Semiconductor devices commonly include an electrically conductive gate electrode that is insulated from an adjacent semiconductor body by a gate oxide. During operation of the device, an electrical potential applied to the gate electrode develops across the gate oxide and controls electrical current flowing in a channel region of the semiconductor body.
Certain applications, such as power switching applications, require substantial switching voltages, which may cause device failure if not properly accounted for. Over time, dielectric materials used to form gate oxides tend to break down when subjected to excessive electric fields. Thus, the regions of the gate oxide in which the electric fields are highest represent the regions that are most vulnerable to dielectric breakdown.
The problem of dielectric breakdown may be compounded by physical defects in the gate oxide. Some of these defects occur from mechanical stresses exerted upon the gate oxide. For example, the high temperatures associated with device fabrication and operation may result in undesirable thermal expansion of the material adjacent the gate oxide. This thermal expansion may sufficiently deform the gate oxide such that performance is reduced (e.g., by increased leakage currents) or may cause complete device failure.

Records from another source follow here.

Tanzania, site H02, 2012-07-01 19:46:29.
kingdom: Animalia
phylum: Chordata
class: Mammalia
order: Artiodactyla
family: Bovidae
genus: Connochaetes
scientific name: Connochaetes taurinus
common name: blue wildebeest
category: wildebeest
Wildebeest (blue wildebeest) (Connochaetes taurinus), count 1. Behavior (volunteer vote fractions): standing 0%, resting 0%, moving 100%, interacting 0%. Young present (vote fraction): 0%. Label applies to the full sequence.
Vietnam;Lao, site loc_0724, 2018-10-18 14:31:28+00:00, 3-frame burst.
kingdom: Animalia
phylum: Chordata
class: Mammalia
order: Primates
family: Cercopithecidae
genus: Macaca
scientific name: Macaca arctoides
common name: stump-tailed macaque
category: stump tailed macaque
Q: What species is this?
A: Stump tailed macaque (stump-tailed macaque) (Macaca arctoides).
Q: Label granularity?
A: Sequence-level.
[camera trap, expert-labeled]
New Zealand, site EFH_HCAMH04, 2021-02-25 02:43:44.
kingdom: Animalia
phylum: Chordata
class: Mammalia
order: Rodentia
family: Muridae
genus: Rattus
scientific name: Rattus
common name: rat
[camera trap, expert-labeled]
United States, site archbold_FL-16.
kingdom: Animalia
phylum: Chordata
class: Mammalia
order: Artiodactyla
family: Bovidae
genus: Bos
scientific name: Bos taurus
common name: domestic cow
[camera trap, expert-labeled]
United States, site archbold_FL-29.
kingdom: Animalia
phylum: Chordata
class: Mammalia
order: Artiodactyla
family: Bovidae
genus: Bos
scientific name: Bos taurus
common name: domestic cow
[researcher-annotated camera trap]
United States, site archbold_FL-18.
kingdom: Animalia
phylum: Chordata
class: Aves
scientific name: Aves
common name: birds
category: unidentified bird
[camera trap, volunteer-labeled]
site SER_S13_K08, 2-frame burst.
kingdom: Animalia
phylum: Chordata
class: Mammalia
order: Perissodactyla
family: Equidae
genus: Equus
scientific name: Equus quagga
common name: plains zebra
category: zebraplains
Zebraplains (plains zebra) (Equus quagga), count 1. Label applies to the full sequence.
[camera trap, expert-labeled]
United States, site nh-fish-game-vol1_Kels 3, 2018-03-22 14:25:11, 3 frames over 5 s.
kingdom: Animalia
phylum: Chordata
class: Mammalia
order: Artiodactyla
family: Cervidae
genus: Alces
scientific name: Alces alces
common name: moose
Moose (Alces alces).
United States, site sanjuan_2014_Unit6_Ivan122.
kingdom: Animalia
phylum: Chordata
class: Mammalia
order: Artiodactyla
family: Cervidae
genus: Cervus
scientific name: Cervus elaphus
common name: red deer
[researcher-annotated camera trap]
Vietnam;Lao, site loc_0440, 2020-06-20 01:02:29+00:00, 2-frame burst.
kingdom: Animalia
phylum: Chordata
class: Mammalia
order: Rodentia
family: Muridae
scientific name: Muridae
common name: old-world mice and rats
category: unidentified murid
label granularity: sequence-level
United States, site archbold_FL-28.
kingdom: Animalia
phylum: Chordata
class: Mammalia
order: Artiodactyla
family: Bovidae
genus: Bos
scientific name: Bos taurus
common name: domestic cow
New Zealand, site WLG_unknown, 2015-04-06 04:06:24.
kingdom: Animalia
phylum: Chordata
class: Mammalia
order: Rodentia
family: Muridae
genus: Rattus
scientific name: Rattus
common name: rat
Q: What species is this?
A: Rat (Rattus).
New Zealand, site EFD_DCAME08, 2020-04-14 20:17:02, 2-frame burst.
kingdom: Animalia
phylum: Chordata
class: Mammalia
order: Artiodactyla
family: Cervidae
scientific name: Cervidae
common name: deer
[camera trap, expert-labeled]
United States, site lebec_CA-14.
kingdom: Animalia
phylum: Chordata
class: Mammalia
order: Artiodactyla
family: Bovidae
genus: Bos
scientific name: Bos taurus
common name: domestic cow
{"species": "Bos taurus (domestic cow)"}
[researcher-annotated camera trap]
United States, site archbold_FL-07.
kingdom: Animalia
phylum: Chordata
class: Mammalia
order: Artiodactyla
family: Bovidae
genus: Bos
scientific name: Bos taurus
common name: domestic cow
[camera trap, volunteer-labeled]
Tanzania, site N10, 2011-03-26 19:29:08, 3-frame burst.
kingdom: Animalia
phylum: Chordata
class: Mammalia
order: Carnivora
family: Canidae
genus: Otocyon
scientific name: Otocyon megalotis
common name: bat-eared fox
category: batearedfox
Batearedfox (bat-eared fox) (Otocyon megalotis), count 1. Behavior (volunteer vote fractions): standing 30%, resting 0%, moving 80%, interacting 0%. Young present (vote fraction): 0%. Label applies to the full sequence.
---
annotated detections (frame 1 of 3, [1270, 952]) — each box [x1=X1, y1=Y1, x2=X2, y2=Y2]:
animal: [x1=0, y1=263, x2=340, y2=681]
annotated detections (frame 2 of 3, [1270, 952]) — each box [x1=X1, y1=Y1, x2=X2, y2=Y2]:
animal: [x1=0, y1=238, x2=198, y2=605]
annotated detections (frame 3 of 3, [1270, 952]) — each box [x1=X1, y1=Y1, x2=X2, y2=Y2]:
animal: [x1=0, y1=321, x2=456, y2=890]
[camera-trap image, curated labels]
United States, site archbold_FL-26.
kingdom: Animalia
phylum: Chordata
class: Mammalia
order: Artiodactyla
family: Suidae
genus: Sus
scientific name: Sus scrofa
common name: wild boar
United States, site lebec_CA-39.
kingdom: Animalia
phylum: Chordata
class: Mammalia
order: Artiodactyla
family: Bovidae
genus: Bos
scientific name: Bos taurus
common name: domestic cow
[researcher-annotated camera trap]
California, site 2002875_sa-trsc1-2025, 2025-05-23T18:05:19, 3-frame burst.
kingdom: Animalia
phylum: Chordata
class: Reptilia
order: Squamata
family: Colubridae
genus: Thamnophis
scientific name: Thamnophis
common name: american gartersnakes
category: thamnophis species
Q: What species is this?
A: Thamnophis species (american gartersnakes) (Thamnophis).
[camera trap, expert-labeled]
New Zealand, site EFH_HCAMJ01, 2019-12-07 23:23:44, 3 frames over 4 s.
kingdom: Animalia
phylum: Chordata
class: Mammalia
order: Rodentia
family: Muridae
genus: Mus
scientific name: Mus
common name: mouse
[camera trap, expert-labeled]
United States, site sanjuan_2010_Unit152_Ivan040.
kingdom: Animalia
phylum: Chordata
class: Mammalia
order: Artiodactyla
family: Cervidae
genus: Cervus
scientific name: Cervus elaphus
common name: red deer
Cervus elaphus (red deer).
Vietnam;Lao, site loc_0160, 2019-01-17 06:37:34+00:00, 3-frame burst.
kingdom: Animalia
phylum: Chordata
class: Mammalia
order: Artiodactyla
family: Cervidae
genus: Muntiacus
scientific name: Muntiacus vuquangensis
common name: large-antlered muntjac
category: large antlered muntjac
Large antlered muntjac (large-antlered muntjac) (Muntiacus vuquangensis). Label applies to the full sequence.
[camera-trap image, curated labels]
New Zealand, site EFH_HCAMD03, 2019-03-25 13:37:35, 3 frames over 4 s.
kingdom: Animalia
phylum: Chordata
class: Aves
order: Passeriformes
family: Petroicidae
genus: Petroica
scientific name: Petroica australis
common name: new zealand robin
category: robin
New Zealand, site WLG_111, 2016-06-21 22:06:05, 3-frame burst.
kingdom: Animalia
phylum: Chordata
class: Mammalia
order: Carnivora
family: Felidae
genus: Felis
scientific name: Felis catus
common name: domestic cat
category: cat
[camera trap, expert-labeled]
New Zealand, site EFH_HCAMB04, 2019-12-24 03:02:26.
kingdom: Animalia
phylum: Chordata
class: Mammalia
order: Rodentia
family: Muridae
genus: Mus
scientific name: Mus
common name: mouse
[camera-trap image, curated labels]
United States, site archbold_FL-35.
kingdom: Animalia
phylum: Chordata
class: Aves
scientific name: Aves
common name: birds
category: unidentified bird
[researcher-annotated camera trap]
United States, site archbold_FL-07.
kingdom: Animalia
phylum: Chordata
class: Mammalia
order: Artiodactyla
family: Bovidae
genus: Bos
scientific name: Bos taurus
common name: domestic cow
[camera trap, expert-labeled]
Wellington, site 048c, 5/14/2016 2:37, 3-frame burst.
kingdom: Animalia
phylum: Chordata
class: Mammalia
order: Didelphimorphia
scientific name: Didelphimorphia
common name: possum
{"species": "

One process technique that addresses the above described problems involves setting a minimum gate oxide thickness that is closely monitored during device manufacturing. Gate oxide thickness plays an important role in device performance. Thickening the gate oxide decreases the capacitance but increases the on-state resistance of a device. The threshold voltage (Vt) of a device is a function of gate oxide thickness and the doping level of the semiconductor material in the channel region. Thus, the only way to thicken a gate-oxide and achieve a targeted threshold voltage is to reduce the doping level in the channel region, which in turn increases the on-state resistance of the device. Thus, adjustments to gate oxide thicknesses of devices result in tradeoffs between performance and reliability.